We propose to study one exemplary species of vertebrate, the White Stork, and to determine the lifetime tracks of hundreds of individuals from six breeding populations across Europe and the Middle East. We will use the newly developed ‘blackbox’ bio-logging technology that allows us to determine exact position via GPS as well as behavior via 3D-acceleration sensors throughout the birds’ successive inter-continental migratory journeys every year. We will also quantify the internal state of the birds via overall dynamic body acceleration (ODBA), and link that to external variables in the environment such as wind, temperature, NDVI and rainfall.


Analyzing the internal and external state of an individual in relation to its apparent movement decisions will allow us to determine its lifetime use of energy as a function of the environmental variables. In turn, we will finally understand survival and fitness of a model organism in the wild on a mechanistic level as the consequence of subsequent individual decisions in space and time. Individual decisions will include the use of atmospheric assistance, stop-over and foraging decisions, risk taking, mate choice, habitat choice and seasonal use of migratory corridors. New modeling approaches will then enable us to combine the lifetime tracks and decisions of hundreds of individuals into a global picture of changes in the environment that every individual experienced during its lifetime.

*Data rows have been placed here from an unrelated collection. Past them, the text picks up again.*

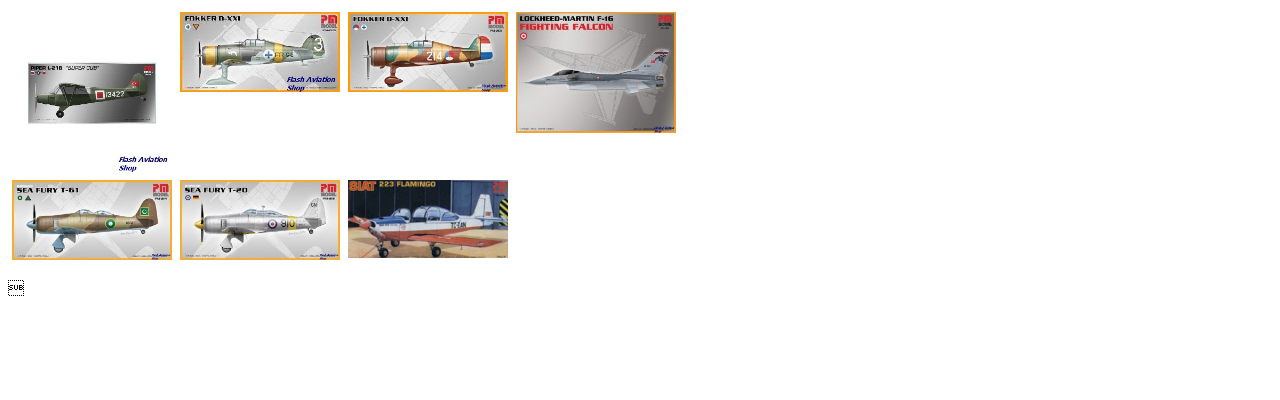

--- FILE ---
content_type: text/html
request_url: https://www.flashie.nl/F/MO/PM.HTM
body_size: 4449
content:
<HTML>                                                                                                                                                 
<HEAD>                                                                                                                                                 
<META HTTP-EQUIV="Content-Type" CONTENT="text/html; charset=windows-1252">                                                                             
<META NAME="Generator" CONTENT="Microsoft Word 97">                                                                                                    
<META NAME="Template" CONTENT="C:\Program Files\Microsoft Office\Office\html.dot">                                                                     
<TITLE> Flash Aviation PM </TITLE>                                                                                                                     
</HEAD>                                                                                                                                                
<BODY LINK="#0000ff" VLINK="#800080">                                                                                                                  
                                                                                                                                                       
<TABLE CELLSPACING=0 BORDER=0 CELLPADDING=4 WIDTH=600>                                                                                                 
<TR><TD WIDTH="25%" VALIGN="TOP">                                                                                                                      
<P><A HREF="https://www.flashie.nl/T/MO/MO318231.HTM"><IMG SRC="https://www.flashie.nl/F/TM/TM318231.jpg" WIDTH=160></TD>                              
<TD WIDTH="25%" VALIGN="TOP">                                                                                                                          
<P><A HREF="https://www.flashie.nl/T/MO/MO318230.HTM"><IMG SRC="https://www.flashie.nl/F/TM/TM318230.jpg" WIDTH=160></TD>                              
<TD WIDTH="25%" VALIGN="TOP">                                                                                                                          
<P><A HREF="https://www.flashie.nl/T/MO/MO305553.HTM"><IMG SRC="https://www.flashie.nl/F/TM/TM305553.jpg" WIDTH=160></TD>                              
<TD WIDTH="25%" VALIGN="TOP">                                                                                                                          
<P><A HREF="https://www.flashie.nl/T/MO/MO304548.HTM"><IMG SRC="https://www.flashie.nl/F/TM/TM304548.jpg" WIDTH=160></TD>                              
</TR>                                                                                                                                                  
<TR><TD WIDTH="25%" VALIGN="TOP">                                                                                                                      
<P><A HREF="https://www.flashie.nl/T/MO/MO304544.HTM"><IMG SRC="https://www.flashie.nl/F/TM/TM304544.jpg" WIDTH=160></TD>                              
<TD WIDTH="25%" VALIGN="TOP">                                                                                                                          
<P><A HREF="https://www.flashie.nl/T/MO/MO304543.HTM"><IMG SRC="https://www.flashie.nl/F/TM/TM304543.jpg" WIDTH=160></TD>                              
<TD WIDTH="25%" VALIGN="TOP">                                                                                                                          
<P><A HREF="https://www.flashie.nl/T/MO/MO010149.HTM"><IMG SRC="https://www.flashie.nl/F/TM/TM010149.jpg" WIDTH=160></TD>                              
<TD WITH="25%" VALIGN="TOP">&nbsp;</TD>                                                                                                                
</TABLE>                                                                                                                                               
</BODY>                                                                                                                                                
<P>                                                                                                                                                    
</HTML>                                                                                                                                                


We will also be able to determine the effects that climate and habitat change will exert on populations of large vertebrates in space and time. Our results will have profound consequences for the entire field of biology which is currently in dire need to understand where, when and how selection pressures shape the design of organisms. The research will be carried out by four groups, two in Israel (Hebrew University of Jerusalem and the Technion) and two in Germany (Max-Planck Institute for Ornithology, Konstanz University, Potsdam University) covering a broad range of complementary, relevant expertise. We expect that this well-balanced combination will promote a synergistic collaboration and yield new insight into the factors affecting survival and fitness of organisms, an unresolved topic at the very center of biology and environmental sciences.